JB: Why did you become a member?

MK: I came to DC in 1952, just two days after getting my PhD from Cornell. I became a member of DCSS soon after arriving. My NIMH colleagues probably told me about DCSS. I was eager to use my research skills in a job. I had taken an introduction to sociology course at Cornell with John Clausen. John Clausen had joined the newly created NIMH and was hiring staff.

JB: What was DCSS like then?

MK: It was a fabulous experience to be a member of the DCSS. The meetings were close to once per month. The DCSS rivaled any other professional association. There were academics and non-academics. They had wonderful discussions on many topics. I just loved them all. It has been a wonderful series of experiences from 1952 to the present. I had one event that almost changed my life, and it did change a paper I wrote. I presented a paper at the DCSS and got my ass handed to me. The audience was perplexed by what I was trying to do in the paper. I was trying to make sense of Karl Marx and using data on men employed in civilian occupations in the United States. They saw that I was floundering and gave me hell. I went home exhilarated and tossed my paper in the trash. I knew what to do. I rewrote it and sent it to AJS, which published it. This was not atypical of my experience at DCSS. This was really characteristic of DCSS.

JB: In your view, how are ASA and DCSS different?

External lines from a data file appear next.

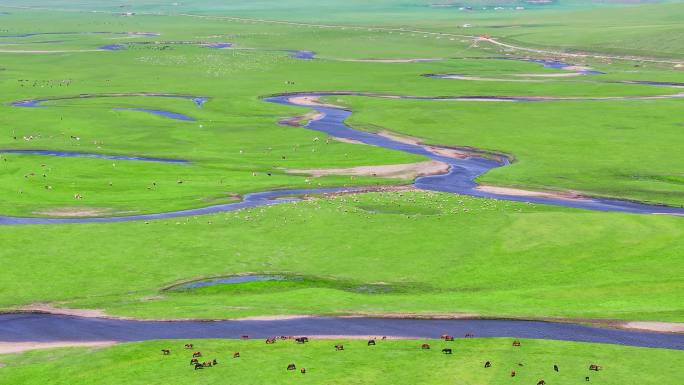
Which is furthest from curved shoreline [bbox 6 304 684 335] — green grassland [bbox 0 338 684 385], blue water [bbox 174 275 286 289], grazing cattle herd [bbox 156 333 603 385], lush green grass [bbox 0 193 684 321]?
blue water [bbox 174 275 286 289]

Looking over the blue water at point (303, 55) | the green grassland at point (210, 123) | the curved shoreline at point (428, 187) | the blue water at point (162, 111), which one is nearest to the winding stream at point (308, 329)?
the curved shoreline at point (428, 187)

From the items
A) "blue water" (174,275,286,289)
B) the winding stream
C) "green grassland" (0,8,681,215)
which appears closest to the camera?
the winding stream

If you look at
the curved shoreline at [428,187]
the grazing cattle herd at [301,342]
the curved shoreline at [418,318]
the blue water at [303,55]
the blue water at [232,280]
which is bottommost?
the blue water at [303,55]

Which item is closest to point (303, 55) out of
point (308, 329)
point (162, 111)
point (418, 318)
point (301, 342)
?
point (162, 111)

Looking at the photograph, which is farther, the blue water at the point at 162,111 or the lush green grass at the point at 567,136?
the blue water at the point at 162,111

MK: I was president of ASA [1986-1987]. I was leaving NIMH because I didn’t get along with my boss, Ronald Reagan. Reagan hated sociology. He thought that sociologists were his ideological enemies, and we were. [Why?] Reagan was basically very reactionary and sought to do well for the well off and worked against the disadvantaged. He had backward looking policies. I wasn’t an officer of DCSS, but I was always involved. However, the meetings were all around town and often at inconvenient times for getting from Bethesda. I wished I had participated more. I was called on often to give advice, take part on DCSS roundtables, meet to discuss problems in DCSS, and I got an award from DCSS. I love the Easterns [Eastern Sociological Society] and still love them. I love the ASA. At ASA, I went to specific areas, areas I worked in and areas I wanted to learn about, but I was among sociological specialists. DCSS has sociologists from across the board, non-academics and very good academics. I learned from them. I learned things differently from DCSS than from my colleagues at NIMH and Johns Hopkins. DCSS filled a missing gap.

MK: You stepped into the breach after the incoming presidents moved away and someone had to bail out DCSS. Why did you do this?

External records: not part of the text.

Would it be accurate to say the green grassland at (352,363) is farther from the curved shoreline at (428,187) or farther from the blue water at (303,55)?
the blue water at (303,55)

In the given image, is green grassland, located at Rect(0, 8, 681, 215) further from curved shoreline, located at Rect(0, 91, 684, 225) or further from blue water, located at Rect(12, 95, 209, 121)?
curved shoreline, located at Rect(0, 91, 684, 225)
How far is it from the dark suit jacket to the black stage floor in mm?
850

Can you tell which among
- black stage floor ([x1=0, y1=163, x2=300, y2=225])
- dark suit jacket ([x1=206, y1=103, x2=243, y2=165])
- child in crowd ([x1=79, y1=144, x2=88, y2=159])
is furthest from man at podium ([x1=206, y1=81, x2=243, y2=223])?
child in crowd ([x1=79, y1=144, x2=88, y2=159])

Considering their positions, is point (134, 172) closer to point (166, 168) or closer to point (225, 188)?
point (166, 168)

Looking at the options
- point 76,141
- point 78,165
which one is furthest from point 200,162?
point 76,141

JB: I also love ASA. And I find the past of DCSS very intriguing. Why did E. Franklin Frazier and others start the DCSS? I also enjoy talking with sociologists. They are always interesting. 

MK: We’re twins!

JB: What is your favorite story about DCSS?

MK: I told you already. [About your paper presentation?] Yes. How grateful can you be to DCSS.

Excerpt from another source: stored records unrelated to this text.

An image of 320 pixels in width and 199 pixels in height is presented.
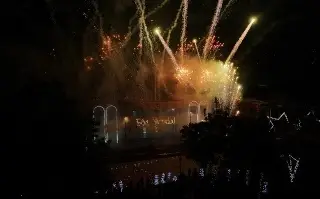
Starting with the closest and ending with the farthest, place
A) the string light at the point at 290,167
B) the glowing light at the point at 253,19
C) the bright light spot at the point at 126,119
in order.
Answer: the string light at the point at 290,167 → the glowing light at the point at 253,19 → the bright light spot at the point at 126,119

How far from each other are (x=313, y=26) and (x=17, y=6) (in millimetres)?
9544

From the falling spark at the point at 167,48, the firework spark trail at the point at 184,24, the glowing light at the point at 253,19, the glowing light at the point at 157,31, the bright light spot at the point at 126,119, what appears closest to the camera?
the glowing light at the point at 253,19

Ed. note: Mel Kohn passed away in March of 2021. See "Memories of Mel Kohn" in the October 2021 issue of The Sociologist.

Why did Bobbie Spalter-Roth join DCCS over 30 years ago?

By Johanna Bockman, 2014-2016 DCSS President

Last week I met with Roberta Spalter-Roth to talk about DCSS. She received her Ph.D. in Sociology at American University and had once been the president of DCSS. For nearly 17 years, she worked at ASA, most importantly and famously as the Director of the Research and Development Department. She will continue as a Senior Research Fellow at ASA and will join me and my colleagues at George Mason University as an affiliate faculty member and Distinguished Research Fellow.

JB: When did you join the DCSS?

RSR: In 1982, when I was a grad student.

JB: Why did you become a member?

RSR: My advisor Muriel Cantor made me join. It is what sociologists did. Good sociology citizens did stuff for the discipline. Muriel Cantor was also DCSS president. DCSS also provided disciplinary socialization. Joining DCSS, like joining ASA, was part of your socialization. It is what you did.